Crisis Case Study: British Airways bold data breach response
By Michelle Wang and James Fitzpatrick
It’s one of the world’s largest airlines…with a very large customer database. On September 5, British Airways discovered their database had been hacked, with credit card and personal information from 380,000 British Airways travellers compromised.
The pressure was on British Airways to protect their brand and reassure their customers and they nailed it with a transparent and bold response.
From August 21 to September 5, a foreign entity hacked into the airline’s database, securing personal and financial information from hundreds of thousands of customers. That information came from both their online transaction and booking system as well as the British Airways app.
They notified the police and began their own internal investigations.
The investigation revealed an attack by a sophisticated hacking group. Although no passport information was obtained, some experts have likened the situation to online card ‘skimming’ by copying credit card data as it was entered into the online booking system.
Despite the IT incident creating an initial whirlwind of discussion and insecurity for customers, British Airways and their CEO Alex Cruze took control, settled the situation and limited the media storm.
After notifying the appropriate authorities, British Airways contacted every affected customer within two days.
The company then openly addressed the media with CEO Alex Cruze using simple, empathic and transparent language in an interview with the BBC:
“[We are] deeply sorry… We know that the information that has been stolen is name, address, email address, credit card information.”
In a bold move, Cruze appeared on the BBC’s breakfast news program live, answering even the toughest of questions.
Additionally, British Airways told worried customers to check their transaction history if they purchased flights in the period of the hack, stating that they were 100% committed to returning lost funds to customers who had been affected.
A new era in crisis management
The multi-million dollar aviation company managed this information data breach in a way that has been commended by many across the world.
Traditionally, a company’s crisis communications plan may have simply involved ‘sweeping things under rugs’ and hoping the story never gets out. Spokespeople are often criticised for seeming to avoid responsibility or providing ‘non-apologies’ (sorry not sorry), and providing long-winded answers that dance around the truth.
From our experience, it’s becoming clear that customers, employees, and the media are getting tired of this approach.
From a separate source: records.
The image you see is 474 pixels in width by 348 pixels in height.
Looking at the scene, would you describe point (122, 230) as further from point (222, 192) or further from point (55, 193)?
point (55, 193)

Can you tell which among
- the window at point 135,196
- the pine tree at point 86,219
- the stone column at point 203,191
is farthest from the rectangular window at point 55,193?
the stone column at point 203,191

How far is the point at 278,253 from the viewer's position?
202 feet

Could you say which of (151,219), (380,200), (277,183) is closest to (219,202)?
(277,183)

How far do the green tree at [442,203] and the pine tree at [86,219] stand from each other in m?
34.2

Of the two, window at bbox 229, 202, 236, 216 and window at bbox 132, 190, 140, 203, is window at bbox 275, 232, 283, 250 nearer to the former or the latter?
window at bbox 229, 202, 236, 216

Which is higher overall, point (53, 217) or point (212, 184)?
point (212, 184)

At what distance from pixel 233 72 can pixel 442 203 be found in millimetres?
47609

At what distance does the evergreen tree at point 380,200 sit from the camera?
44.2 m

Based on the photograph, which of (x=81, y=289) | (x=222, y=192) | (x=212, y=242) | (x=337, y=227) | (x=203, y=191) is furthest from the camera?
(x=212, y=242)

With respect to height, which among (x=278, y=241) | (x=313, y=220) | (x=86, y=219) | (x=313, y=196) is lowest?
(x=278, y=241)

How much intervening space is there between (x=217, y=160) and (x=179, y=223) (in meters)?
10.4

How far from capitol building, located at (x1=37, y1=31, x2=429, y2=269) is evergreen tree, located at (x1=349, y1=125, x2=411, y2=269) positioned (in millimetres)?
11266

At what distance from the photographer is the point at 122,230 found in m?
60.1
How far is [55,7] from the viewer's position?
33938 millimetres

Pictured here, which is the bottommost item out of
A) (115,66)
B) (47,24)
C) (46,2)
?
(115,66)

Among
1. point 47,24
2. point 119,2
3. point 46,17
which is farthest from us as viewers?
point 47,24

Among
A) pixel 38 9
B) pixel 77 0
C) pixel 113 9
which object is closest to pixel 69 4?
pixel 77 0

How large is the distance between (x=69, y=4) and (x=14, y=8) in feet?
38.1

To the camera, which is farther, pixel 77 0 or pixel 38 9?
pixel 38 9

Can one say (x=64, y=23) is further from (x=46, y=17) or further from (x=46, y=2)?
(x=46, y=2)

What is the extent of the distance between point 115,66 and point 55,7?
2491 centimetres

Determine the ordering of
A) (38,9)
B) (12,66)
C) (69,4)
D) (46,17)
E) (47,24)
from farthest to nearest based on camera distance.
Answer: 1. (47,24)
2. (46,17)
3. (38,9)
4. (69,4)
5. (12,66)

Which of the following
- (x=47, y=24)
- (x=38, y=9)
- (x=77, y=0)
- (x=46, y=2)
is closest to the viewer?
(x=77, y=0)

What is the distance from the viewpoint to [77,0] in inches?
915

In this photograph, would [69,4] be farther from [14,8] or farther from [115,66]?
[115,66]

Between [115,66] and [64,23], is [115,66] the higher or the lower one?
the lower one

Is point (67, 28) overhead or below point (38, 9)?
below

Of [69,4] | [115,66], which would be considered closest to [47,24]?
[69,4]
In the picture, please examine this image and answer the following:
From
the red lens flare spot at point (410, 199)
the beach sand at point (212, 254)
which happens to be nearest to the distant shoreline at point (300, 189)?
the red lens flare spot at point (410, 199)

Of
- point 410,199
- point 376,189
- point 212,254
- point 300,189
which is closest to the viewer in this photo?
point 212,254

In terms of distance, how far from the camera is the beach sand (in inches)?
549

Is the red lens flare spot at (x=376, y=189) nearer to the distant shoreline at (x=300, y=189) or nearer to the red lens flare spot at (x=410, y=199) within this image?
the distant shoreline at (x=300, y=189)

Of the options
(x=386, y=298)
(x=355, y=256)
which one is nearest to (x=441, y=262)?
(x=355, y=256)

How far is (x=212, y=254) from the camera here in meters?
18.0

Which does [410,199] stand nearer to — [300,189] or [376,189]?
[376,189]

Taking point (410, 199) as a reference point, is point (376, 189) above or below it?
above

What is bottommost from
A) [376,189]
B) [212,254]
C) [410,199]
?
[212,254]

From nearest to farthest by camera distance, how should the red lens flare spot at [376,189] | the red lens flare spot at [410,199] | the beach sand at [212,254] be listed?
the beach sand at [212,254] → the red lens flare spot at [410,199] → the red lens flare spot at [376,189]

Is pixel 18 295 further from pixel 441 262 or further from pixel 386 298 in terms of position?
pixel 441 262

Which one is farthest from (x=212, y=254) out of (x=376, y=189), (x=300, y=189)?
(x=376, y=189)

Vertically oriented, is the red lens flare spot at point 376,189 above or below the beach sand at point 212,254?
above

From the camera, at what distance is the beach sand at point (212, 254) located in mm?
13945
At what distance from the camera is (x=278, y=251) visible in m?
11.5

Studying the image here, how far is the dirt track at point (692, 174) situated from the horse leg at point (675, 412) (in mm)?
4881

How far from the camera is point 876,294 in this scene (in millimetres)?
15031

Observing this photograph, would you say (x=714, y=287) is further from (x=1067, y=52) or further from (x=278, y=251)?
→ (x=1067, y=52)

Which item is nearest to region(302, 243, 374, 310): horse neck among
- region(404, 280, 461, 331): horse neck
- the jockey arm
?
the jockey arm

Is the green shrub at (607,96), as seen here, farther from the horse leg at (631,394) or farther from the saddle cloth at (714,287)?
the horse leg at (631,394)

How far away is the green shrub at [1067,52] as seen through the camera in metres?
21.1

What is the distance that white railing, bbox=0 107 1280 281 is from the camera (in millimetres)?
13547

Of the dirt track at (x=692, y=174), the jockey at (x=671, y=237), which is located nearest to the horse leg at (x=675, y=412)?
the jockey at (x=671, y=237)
On the most part, people are willing to accept that mistakes happen – and that even the most robust security system can get hacked. What they want to know is that you’re taking ownership of the problem and doing something about it.
British Airways’ response was exactly that:
Here’s the extent of what happened
We’re sorry that it happened
Here’s what we’re doing to fix it
Here’s how you can be compensated
Taking full responsibility and agreeing to compensation is a difficult decision to make but the alternative (loss of customer and stakeholder faith for the foreseeable future) could be much worse in the long run. If nothing else, your team should at least consider this approach as an option.